This situation can arise when we have prior beliefs about $\mathbf{x}$ given by $p(\mathbf{x})$ and we want to infer a (Gaussian-restricted variational) posterior $q(\mathbf{x})$ given access to many observations, each of which contains only an individual component of $\mathbf{x} = (x^{(1)}, x^{(2)}, \dots, x^{(N)})$. In this case, we can form precise beliefs about the distributions of each component ($\mathcal{N}(\mu_{q,i}, \Sigma_{q,ii})$), but must rely completely on the prior to form beliefs about their correlations.

Define $\Lambda_p = \Sigma_p^{-1}$ and $\Lambda_q = \Sigma_q^{-1}$. Minimizing $KL(Q\left| \right| P)$ is equivalent to minimizing:

$$L \triangleq \textrm{tr}(\Lambda_p \Sigma_q) - \log |\Sigma_q|$$ and some calculation gives:

$$\frac{\partial L}{\partial (\Sigma_q)_{i \neq j}} = (\Lambda_p)_{ij} - (\Lambda_q)_{ij}$$

Setting the partial derivatives to $0$ yields $(\Lambda_q)_{ij} = (\Lambda_p)_{ij}$ for all $i \neq j$. In other words, the posterior distribution $Q$ maintains the off-diagonal precision structure of the prior.
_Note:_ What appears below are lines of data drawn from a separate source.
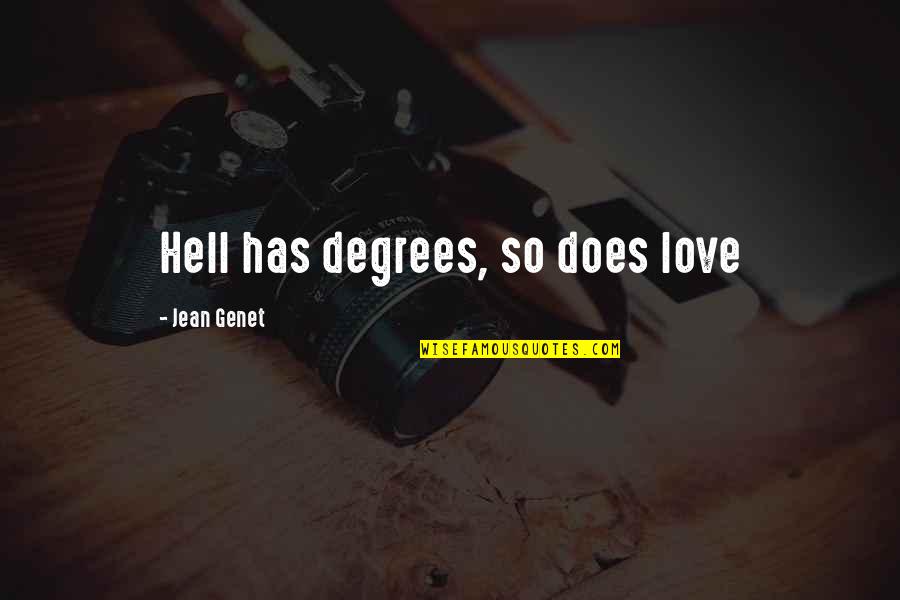 Scalapino Restaurant Quotes By Jean Genet: Hell has degrees, so does love Scalapino Restaurant Quotes By Jean Genet: Hell has degrees, so does love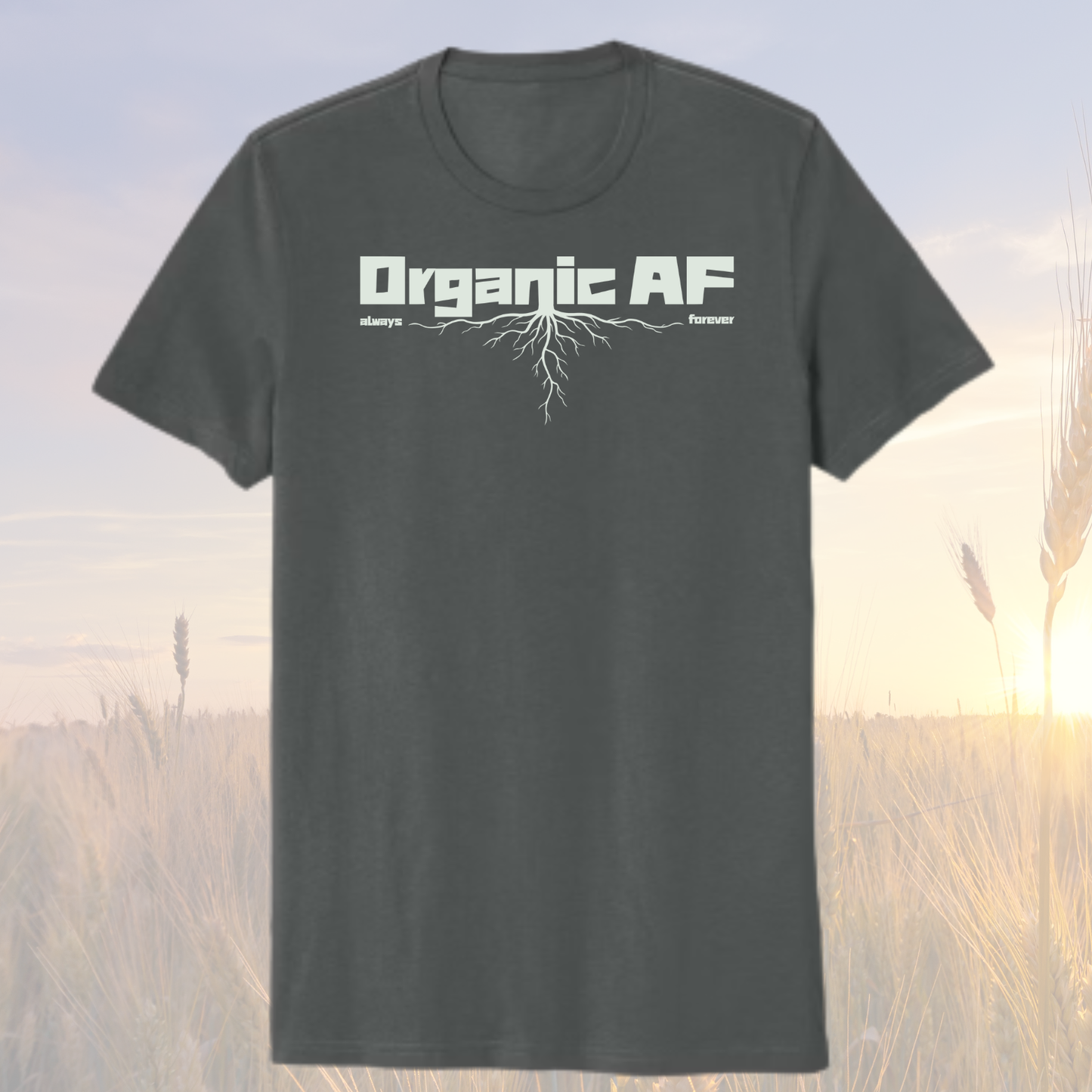 Organic AF “Deep Roots” Shirt - Terrain Gray.  100% organic cotton.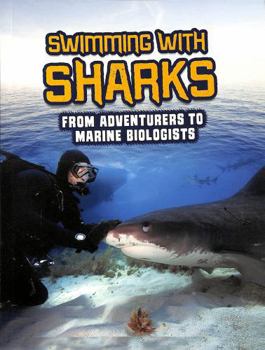 Swimming with Sharks: From Adventurers to Marine Biologists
But this leaves open the question of how to determine the full $\Sigma_q$ (equivalently $\Lambda_q$).

Answer 1

This can be setup as a non-linear system of equations. Because of non-linearity, it is not obvious that the system has a unique solution, but I did for the $2\times 2$-case, where it is unique as far as I can see.

But the equations become unwieldy, so in practice it seems easier to formulate it as a minimization problem. Below I do this in the case $2\times 2$, as a proof of concept, and it seems to work well.

Let $$ \Sigma =\begin{pmatrix} a & x \\ x & b \end{pmatrix}, \quad \Lambda = \begin{pmatrix} y & c \\ c & z \end{pmatrix} $$ multiply them, subtract $I$, square each of the elements and sum them. At the solution this sum-of-squares criterion should be zero. An R implementation:

crit <- function(par) {
    a <- par[1]; b<- par[2]; c <- par[3]  
    function(xx) {
        x <- xx[1] ; y <- xx[2] ; z <- xx[3]
    (a*y  +  c*x -1)^2  + (a*c  + x*z)^2  +
    (x*y  +  b*c)^2  + (x*c  +  b*z -1)^2     
    }
    }
init <- function( aa) {
    a <- aa[1] ; b <- aa[2] ; c <- aa[3]  
    x <- -c/2
    c(x, b/(a*b-x*x), a/(a*b-x*x))
}

completeSigma <- function( dsigma, offd_lambda) {
    obj <- optim( init( c(dsigma, offd_lambda)),
                 crit( c(dsigma, offd_lambda)), method="BFGS")
### Return completed sigma:
    par <- obj$par
    matrix( c( dsigma[1], par[1], par[1], dsigma[2]), 2, 2)
}

completeSigma( c(4, 1), -1/3)
     [,1] [,2]
[1,]    4    1
[2,]    1    1

(For a more mathematical treatment, I asked at https://mathoverflow.net/questions/406753/finding-a-matrix-from-its-diagonal-and-the-off-diagonal-elements-of-its-inverse)
$$